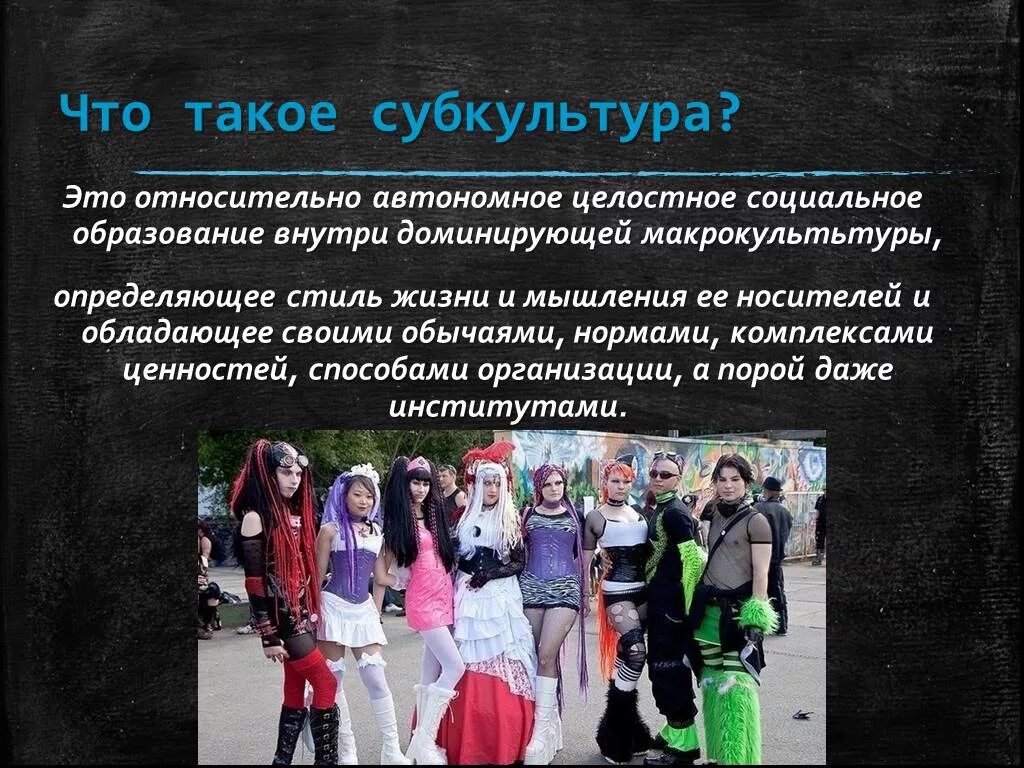 Что такое субкультура?

Это относительно автономное целостное социальное образование внутри доминирующей макрокультьтуры,

определяющее стиль жизни и мышления ее носителей и обладающее своими обычаями, нормами, комплексами ценностей, способами организации, а порой даже институтами.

## WHAT THE EXERCISE ASKS
Every line of the data above should be repeated exactly. Omit the pictures.

## ANSWER FOR THE TASK
 Что такое субкультура?

Это относительно автономное целостное социальное образование внутри доминирующей макрокультьтуры,

определяющее стиль жизни и мышления ее носителей и обладающее своими обычаями, нормами, комплексами ценностей, способами организации, а порой даже институтами.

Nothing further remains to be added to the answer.